### Tasks and exercises
**A.** Decide whether each statement agrees with the meter patch review: (i) the patch manages meters with a cmap instead of an array; (ii) each IP address uses one meter for both its rx and tx paths; (iii) with the cmap, adding 1000+ meters takes longer than with the previous implementation. Answer each with yes or no and quote the words of the review that decide it.
**B.** Continue the review of the ovs-vswitchd meter patch from the point where it stops.

On 3/15/20 7:43 AM, [email protected] wrote:
> From: Tonghao Zhang <[email protected]>
> 
> For now, ovs-vswitchd use the array of the dp_meter struct
> to store meter's data, and at most, there are only 65536
> (defined by MAX_METERS) meters that can be used. But in some
> case, for example, in the edge gateway, we should use 200,000+,
> at least, meters for IP address bandwidth limitation.
> Every one IP address will use two meters for its rx and tx
> path[1]. In other way, ovs-vswitchd should support meter-offload
> (rte_mtr_xxx api introduced by dpdk.), but there are more than
> 65536 meters in the hardware, such as Mellanox ConnectX-6.
> 
> This patch use cmap to manage the meter, instead of the array.

Hi.  Here is a around of review as discussed in review of v3 of this series.

It's a bit confusing that there was two versions of v2 of this patch set.
Some comments might be same as I already had for another v2...

> 
> * Insertion performance, ovs-ofctl add-meter 1000+ meters,
>   the cmap takes abount 4000ms, as same as previous implementation.
> * Lookup performance in datapath, we add 1000+ meter which rate is
>   10G (the NIC cards are 10Gb, so netdev-datapath will not drop the
>   packets.), and a flow which only forwarding the packets from p0
>   to p1, with meter action[2]. On other server, the pktgen-dpdk
>   will generate 64B packets to p0.

### Material provided
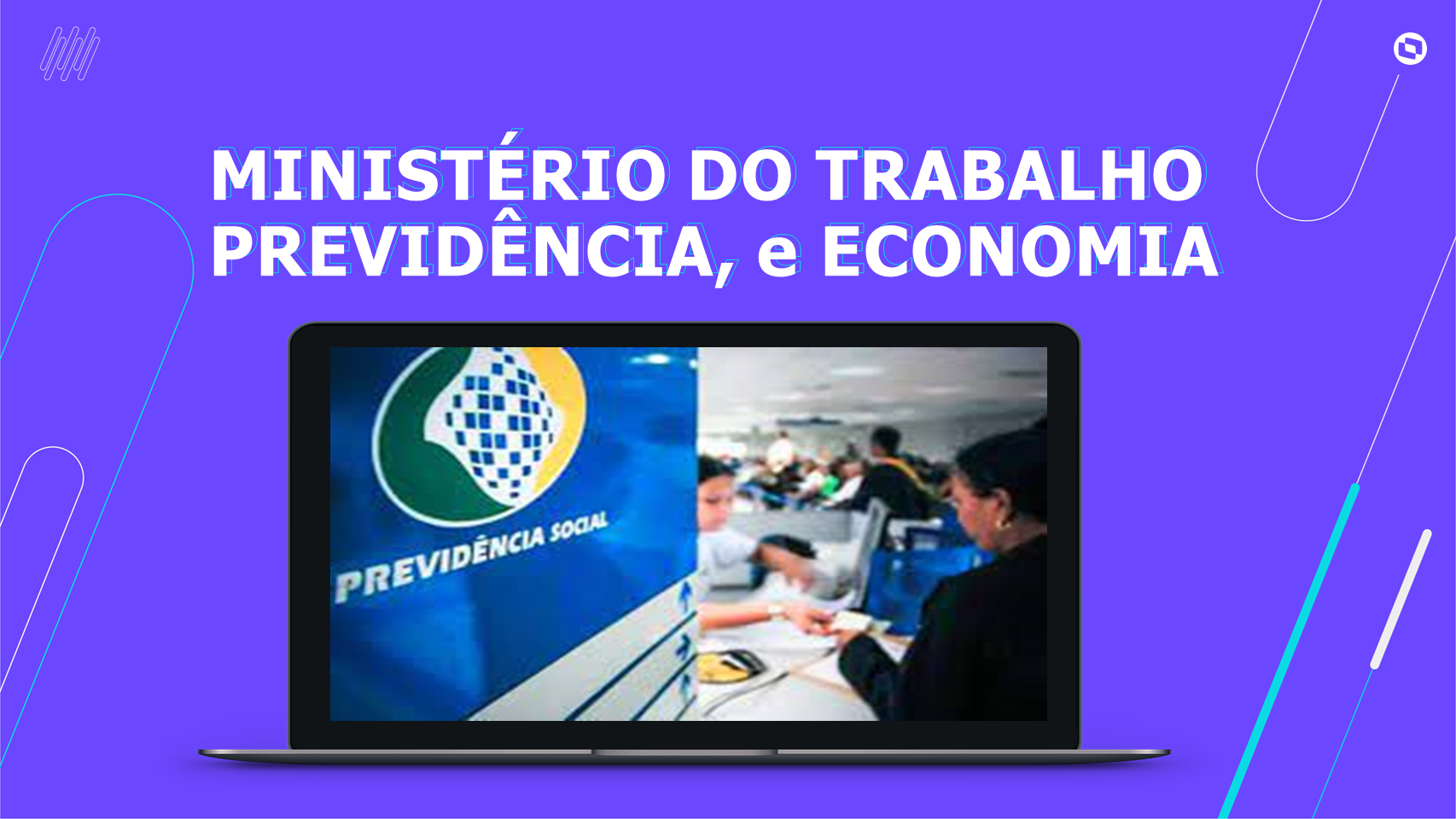 MINISTÉRIO DO TRABALHO
PREVIDÊNCIA, e ECONOMIA

PREVIDÊNCIA SOCIAL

### Per-task answers
**A.**
(i) Yes: "This patch use cmap to manage the meter, instead of the array."
(ii) No: "Every one IP address will use two meters for its rx and tx"
(iii) No: "the cmap takes abount 4000ms, as same as previous implementation."

**B.**
>   The forwarding performance is 4,814,400 pps. Without this path,
>   4,935,584 pps. There are about 1% performance loss. For addressing
>   this issue, next patch add a meter cache.

To get back some of the performance you may consider switching form
mutex to spin lock for meters themselves.  (Note that fallback for
systems that has no spin locks will be needed in this case, so you
might want to keep meter_lock/unclock functions.)

Also, this test case looks very synthetic and in a more real-world
setup perfromance diference should be lower, so, likely, doesn't
worth efforts to create caches and stuff.

> 
> [1].
> $ in_port=p0,ip,ip_dst=1.1.1.x action=meter:n,output:p1
> $ in_port=p1,ip,ip_src=1.1.1.x action=meter:m,output:p0
> 
> [2].
> $ in_port=p0 action=meter:100,output:p1
> 
> Cc: Ben Pfaff <[email protected]>
> Cc: Jarno Rajahalme <[email protected]>
> Cc: Ilya Maximets <[email protected]>
> Cc: Andy Zhou <[email protected]>
> Signed-off-by: Tonghao Zhang <[email protected]>
> --->  lib/dpif-netdev.c | 199 
> +++++++++++++++++++++++++++++++++++-------------------
>  1 file changed, 130 insertions(+), 69 deletions(-)
> 
> diff --git a/lib/dpif-netdev.c b/lib/dpif-netdev.c
> index d393aab..5474d52 100644
> --- a/lib/dpif-netdev.c
> +++ b/lib/dpif-netdev.c
> @@ -98,9 +98,11 @@ DEFINE_STATIC_PER_THREAD_DATA(uint32_t, recirc_depth, 0)
>  
>  /* Configuration parameters. */
>  enum { MAX_FLOWS = 65536 };     /* Maximum number of flows in flow table. */
> -enum { MAX_METERS = 65536 };    /* Maximum number of meters. */
> -enum { MAX_BANDS = 8 };         /* Maximum number of bands / meter. */
> -enum { N_METER_LOCKS = 64 };    /* Maximum number of meters. */
> +
> +/* Maximum number of meters in the table. */
> +#define METER_ENTRY_MAX (1 << 19)
> +/* Maximum number of bands / meter. */
> +#define METER_BAND_MAX (8)

It's unclear why enums converted to macros and why we need to change names.
Please, keep them as is.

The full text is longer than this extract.